- Northview Hills Location within the state of Florida
- Coordinates: 27°59′22″N 82°24′32″W﻿ / ﻿27.98944°N 82.40889°W
- Country: United States
- State: Florida
- County: Hillsborough
- City: Tampa

Population (2010)
- • Total: 938
- Time zone: UTC-5 (Eastern (EST))
- • Summer (DST): UTC-4 (EDT)
- ZIP codes: 33610

= Northview Hills =

Northview Hills is a neighborhood within the city limits of Tampa, Florida. As of the 2010 census the neighborhood had a population of 938. The ZIP Code serving the neighborhood is 33610.

==Geography==
Nothview Hills boundaries are Ellicott Street to the north, Chelsea Street to the south, East Tampa (neighborhood) to the west, and East Lake-Orient Park to the east.

==Demographics==
Source: Hillsborough County Atlas

As of the census of 2010, there were 938 people and 341 households residing in the neighborhood. The population density was 3,335/mi^{2}. The racial makeup of the neighborhood was 19% White, 74% African American, 1% Native American, 0% Asian, 4% from other races, and 2% from two or more races. Hispanic or Latino of any race were 12% of the population.

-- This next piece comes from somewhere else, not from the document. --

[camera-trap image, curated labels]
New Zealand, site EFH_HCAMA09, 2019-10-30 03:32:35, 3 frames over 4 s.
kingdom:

There were 341 households, out of which 21% had children under the age of 18 living with them, 23% were married couples living together, 36% had a female householder with no husband present, and 8% were non-families. 25% of all households were made up of individuals.

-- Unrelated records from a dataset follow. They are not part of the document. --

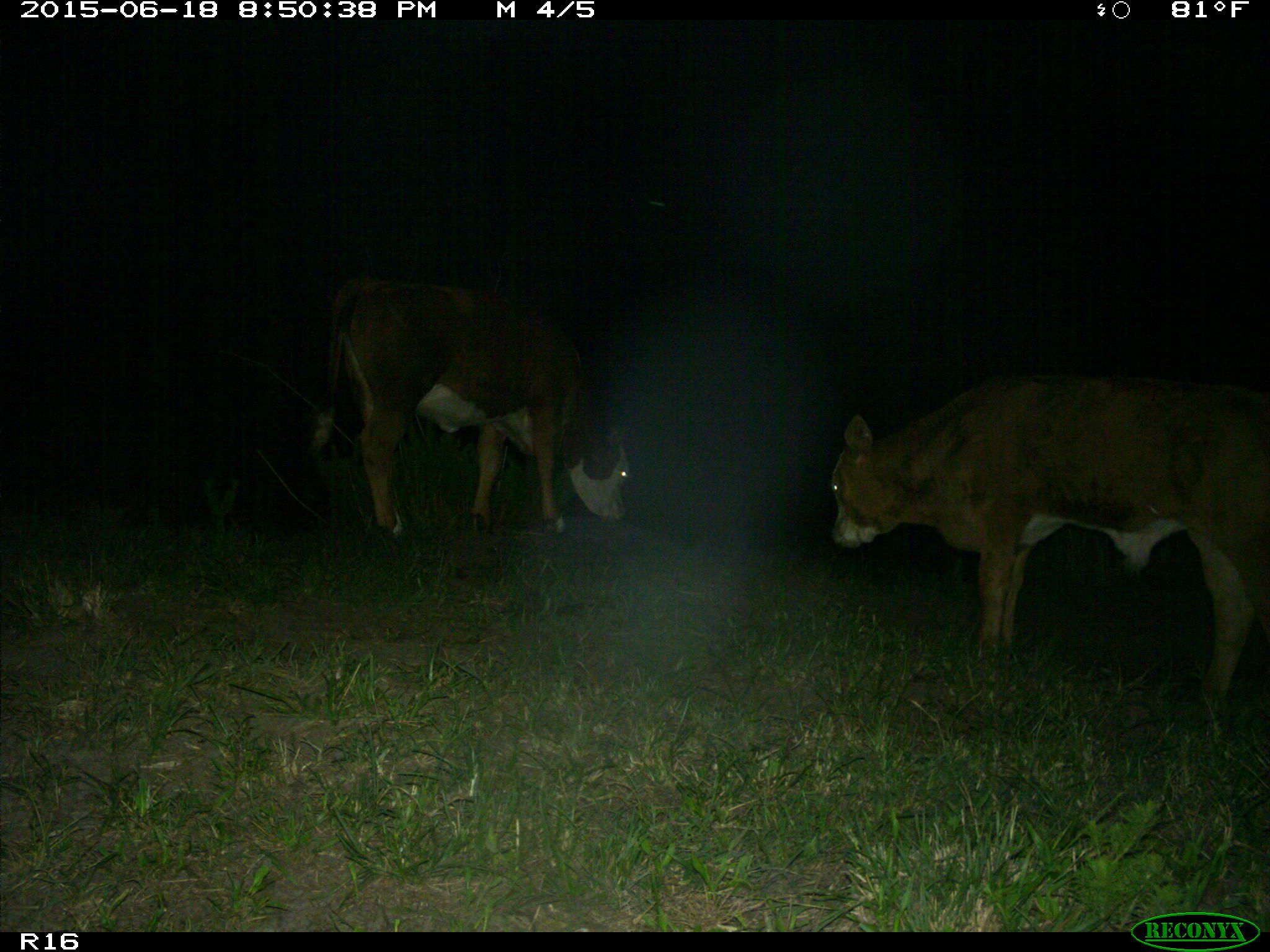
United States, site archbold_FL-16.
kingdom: Animalia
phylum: Chordata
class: Mammalia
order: Artiodactyla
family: Bovidae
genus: Bos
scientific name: Bos taurus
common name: domestic cow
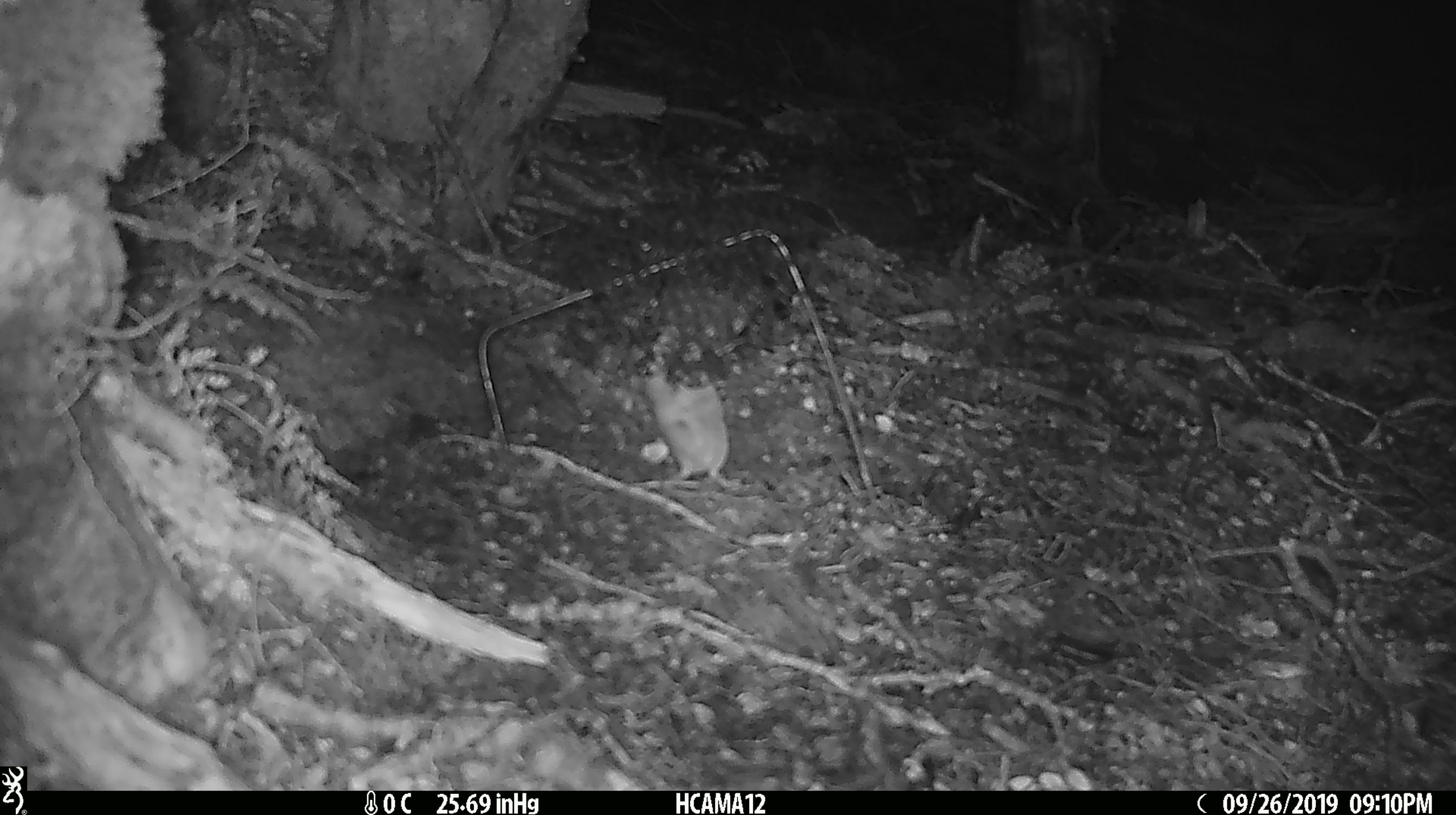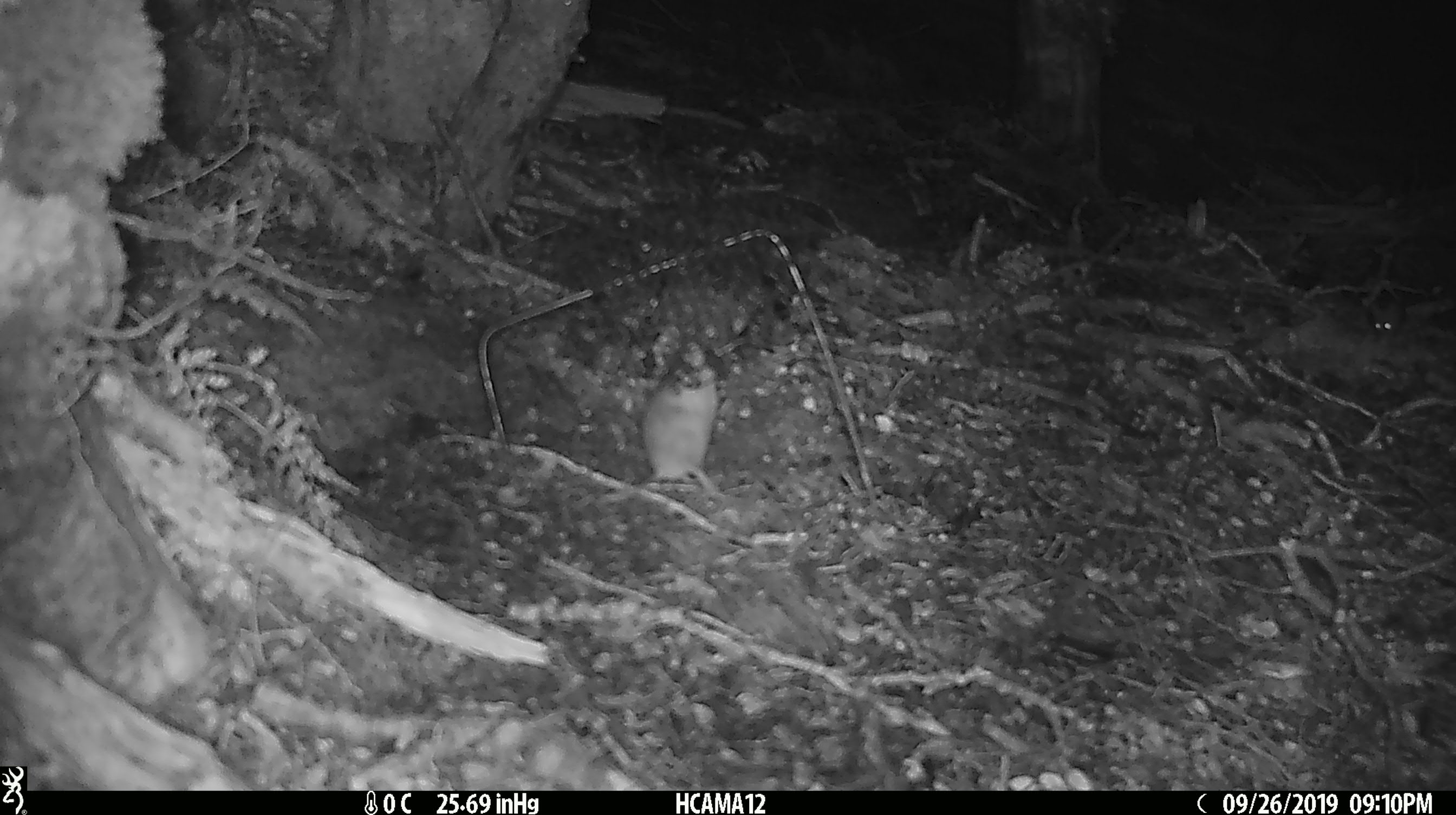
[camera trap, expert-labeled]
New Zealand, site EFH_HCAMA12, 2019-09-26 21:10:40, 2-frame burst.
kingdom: Animalia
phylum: Chordata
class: Mammalia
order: Rodentia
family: Muridae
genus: Mus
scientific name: Mus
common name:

In the neighborhood the population was spread out, with 30% under the age of 18, 24% from 18 to 34, 18% from 35 to 49, 15% from 50 to 64, and 14% who were 65 years of age or older. For every 100 females, there were 91.2 males.

The per capita income for the neighborhood was $13,757. About 25% of the population were below the poverty line, 47% of those are under the age of 18.